Bereits im Januar 1933 war es in den Straßen Münchens zu antisemitischen Pogromen gekommen. Mit den gegen die jüdische Bevölkerung gerichteten Boykottaktionen und Berufsverboten institutionalisierten die Nationalsozialisten den Terror in den folgenden Monaten. Ihr von Anfang an erklärtes Ziel: ein „judenfreies“ Deutschland. München als künftige „Hauptstadt der Bewegung“ diente dabei als Blaupause für die Ausgrenzung, die Ausplünderung und die Vertreibung der jüdischen Bevölkerung; allesamt Vorstufen des ab 1942 systematisch durchgeführten Massenmordes an den europäischen Jüdinnen und Juden.

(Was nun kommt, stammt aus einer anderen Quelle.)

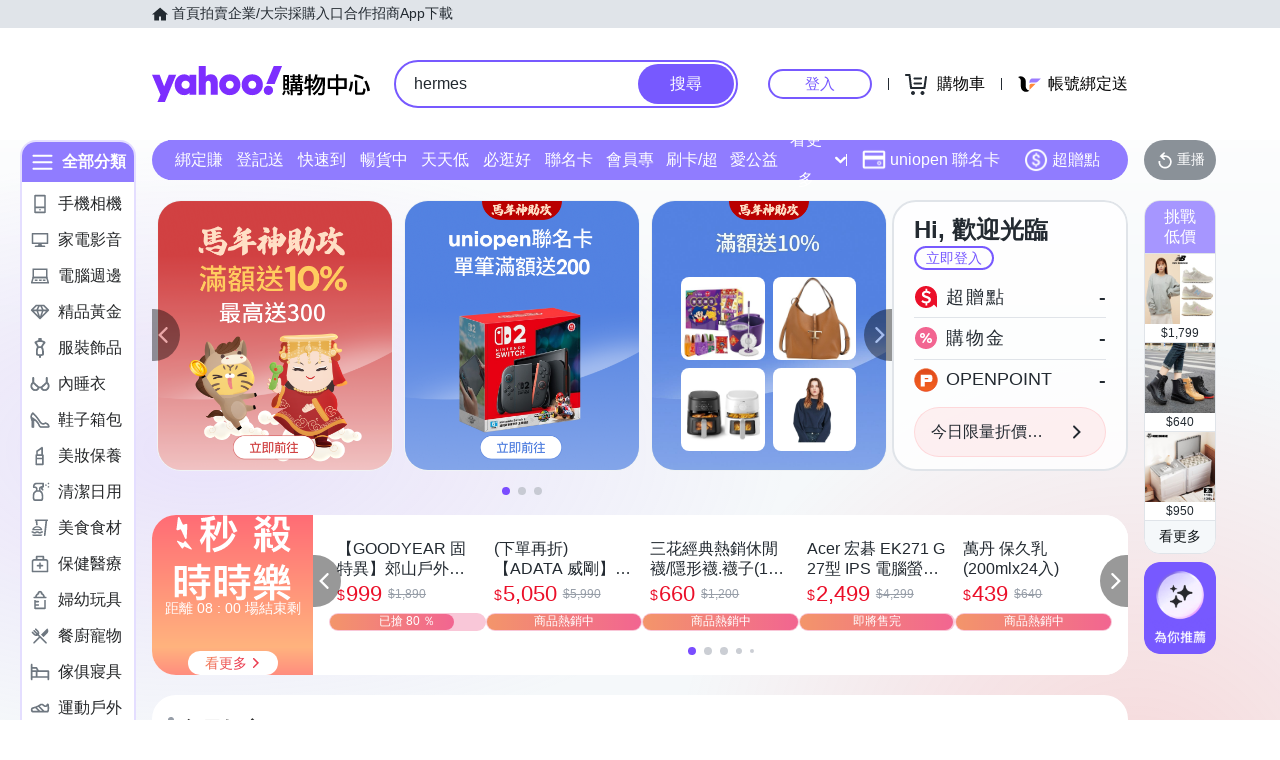

--- FILE ---
content_type: application/javascript; charset=utf-8
request_url: https://bw.scupio.com/ssp/initid.aspx?mode=L&cb=0.25308544640503894&mid=0
body_size: 247
content:
cb({'id':'CHL2026012911010717696'});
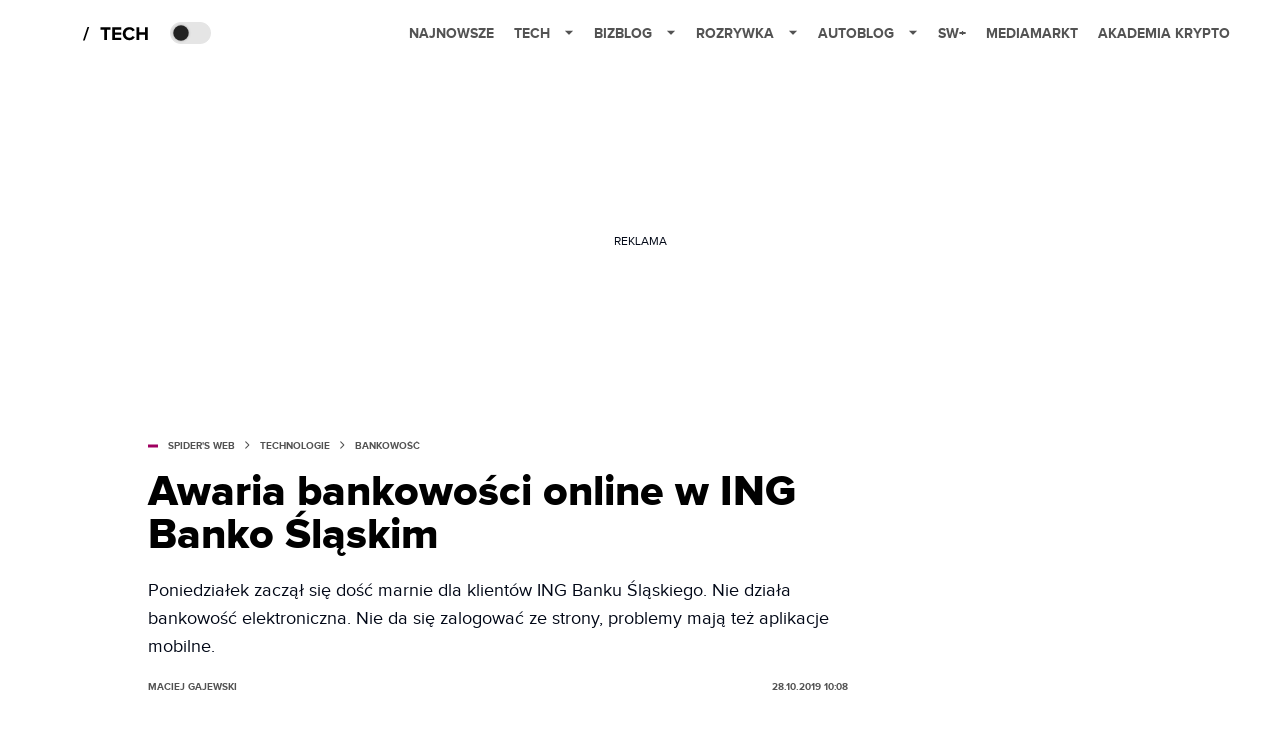

--- FILE ---
content_type: text/html; charset=utf-8
request_url: https://www.google.com/recaptcha/api2/aframe
body_size: 269
content:
<!DOCTYPE HTML><html><head><meta http-equiv="content-type" content="text/html; charset=UTF-8"></head><body><script nonce="vZVOp3441yjRRykMmCjLMg">/** Anti-fraud and anti-abuse applications only. See google.com/recaptcha */ try{var clients={'sodar':'https://pagead2.googlesyndication.com/pagead/sodar?'};window.addEventListener("message",function(a){try{if(a.source===window.parent){var b=JSON.parse(a.data);var c=clients[b['id']];if(c){var d=document.createElement('img');d.src=c+b['params']+'&rc='+(localStorage.getItem("rc::a")?sessionStorage.getItem("rc::b"):"");window.document.body.appendChild(d);sessionStorage.setItem("rc::e",parseInt(sessionStorage.getItem("rc::e")||0)+1);localStorage.setItem("rc::h",'1768656107694');}}}catch(b){}});window.parent.postMessage("_grecaptcha_ready", "*");}catch(b){}</script></body></html>

--- FILE ---
content_type: application/javascript; charset=utf-8
request_url: https://fundingchoicesmessages.google.com/f/AGSKWxXbN-aa36BkjL0qKQILFbnnBqDglMubDo4LOXahnm66cn3xsO-ufb6O_MKvi0PUgtgcBgb18gSvQpvuRPfUetJYuyA__3A7kgdVXrqFMTXCtBSFjlol_JeW3k72I80hS2hnXCWzLv96E_09wSQfa_SJbDVnRdM652_YNGBw2POxFfN5s8nVh8hClg==/_/js_adv_/adbrite2./outline-ads-/srec_ad_/ads-300.
body_size: -1293
content:
window['7b434ec9-d878-4c5d-bb12-90449df85dca'] = true;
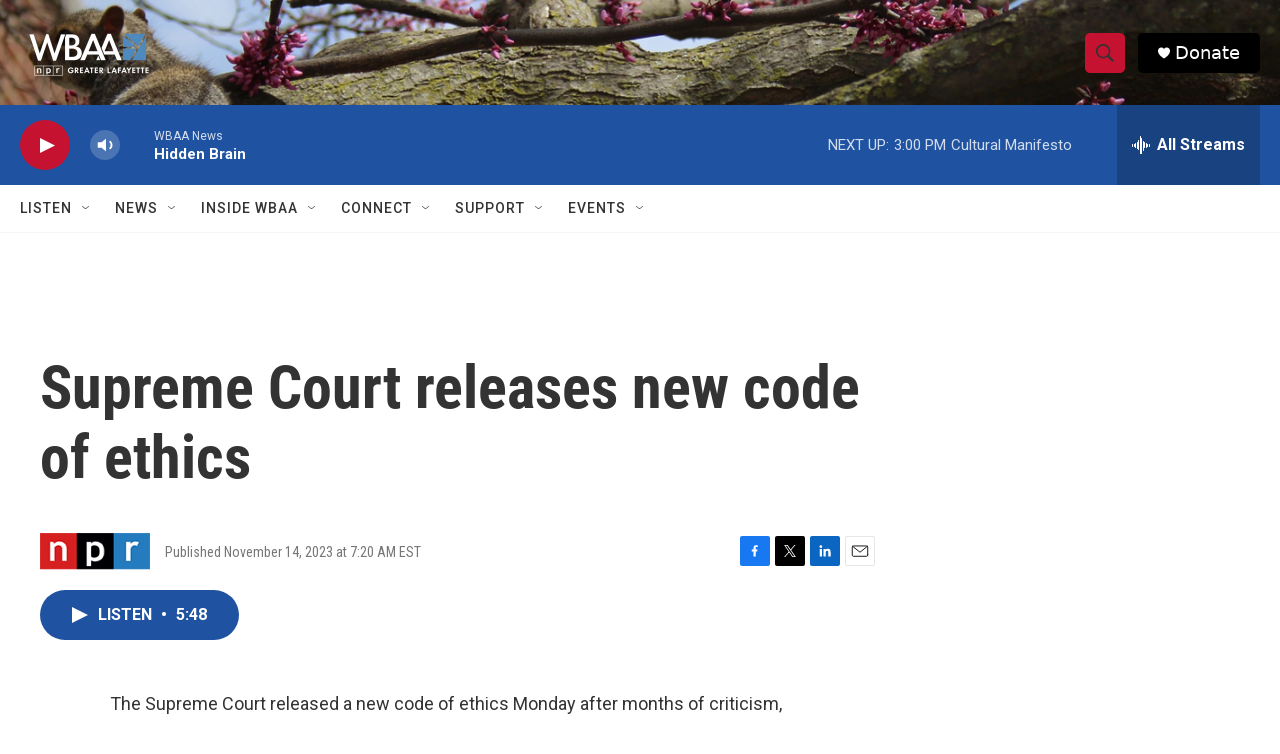

--- FILE ---
content_type: text/html; charset=utf-8
request_url: https://www.google.com/recaptcha/api2/aframe
body_size: 266
content:
<!DOCTYPE HTML><html><head><meta http-equiv="content-type" content="text/html; charset=UTF-8"></head><body><script nonce="9QLCpfcNT0TQodpaAl30Cw">/** Anti-fraud and anti-abuse applications only. See google.com/recaptcha */ try{var clients={'sodar':'https://pagead2.googlesyndication.com/pagead/sodar?'};window.addEventListener("message",function(a){try{if(a.source===window.parent){var b=JSON.parse(a.data);var c=clients[b['id']];if(c){var d=document.createElement('img');d.src=c+b['params']+'&rc='+(localStorage.getItem("rc::a")?sessionStorage.getItem("rc::b"):"");window.document.body.appendChild(d);sessionStorage.setItem("rc::e",parseInt(sessionStorage.getItem("rc::e")||0)+1);localStorage.setItem("rc::h",'1768679572549');}}}catch(b){}});window.parent.postMessage("_grecaptcha_ready", "*");}catch(b){}</script></body></html>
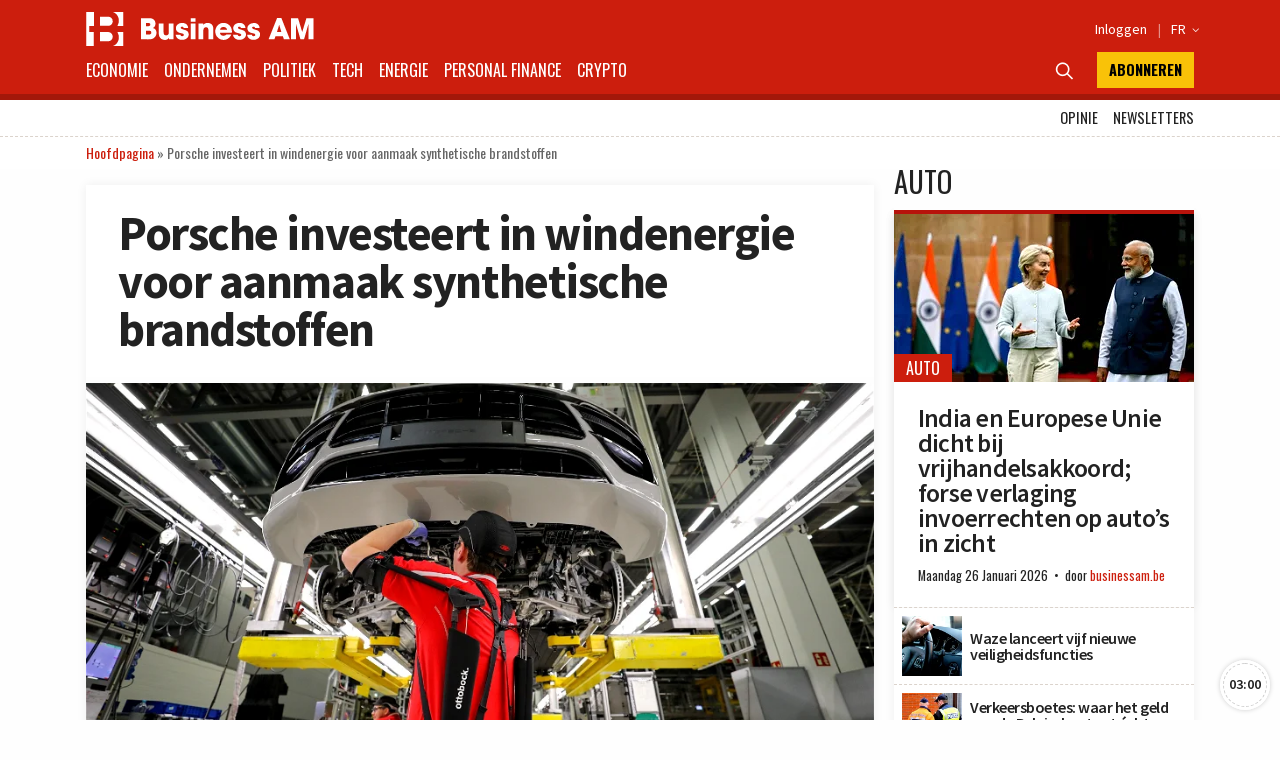

--- FILE ---
content_type: text/html; charset=utf-8
request_url: https://www.google.com/recaptcha/api2/aframe
body_size: 185
content:
<!DOCTYPE HTML><html><head><meta http-equiv="content-type" content="text/html; charset=UTF-8"></head><body><script nonce="qJrJGZahqFDXO3bCqWaMRw">/** Anti-fraud and anti-abuse applications only. See google.com/recaptcha */ try{var clients={'sodar':'https://pagead2.googlesyndication.com/pagead/sodar?'};window.addEventListener("message",function(a){try{if(a.source===window.parent){var b=JSON.parse(a.data);var c=clients[b['id']];if(c){var d=document.createElement('img');d.src=c+b['params']+'&rc='+(localStorage.getItem("rc::a")?sessionStorage.getItem("rc::b"):"");window.document.body.appendChild(d);sessionStorage.setItem("rc::e",parseInt(sessionStorage.getItem("rc::e")||0)+1);localStorage.setItem("rc::h",'1769441625359');}}}catch(b){}});window.parent.postMessage("_grecaptcha_ready", "*");}catch(b){}</script></body></html>

--- FILE ---
content_type: application/javascript; charset=utf-8
request_url: https://fundingchoicesmessages.google.com/f/AGSKWxUpJC5f775aAGRJj3N5-y7PjbURIsSQta_ST882nR3q_p-Z4L0KJXsLalZmpayF2ndaXztNBdj49uPNWWqSzqv76hdNRDlZoovxk6hkPZZ66yn2dor3i0_P95xuKewQuKYbVrHohYNBv3k3i0U1of5RO-4AkiqRxp1PTRt91q7_gE8m1nVYVjmYPy5C/_/adtechglobalsettings.js/ads-segmentjs./bannerinc./embed_ad./adservices.
body_size: -1289
content:
window['587e99c1-bc7b-47d6-86ec-e726fdcb08d9'] = true;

Eva Königs und Michael Krawczyks Dokumentarfilm „Das zerrissene Leben“ wird am Samstag, dem 26. Januar, erstmals im deutschen Fernsehen zu sehen sein. Die beiden haben in den Vereinigen Staaten, in Großbritannien und Israel Nachkommen interviewt und mit Zeitzeugen gesprochen, die zwischen 1934 und 1946 München verlassen haben.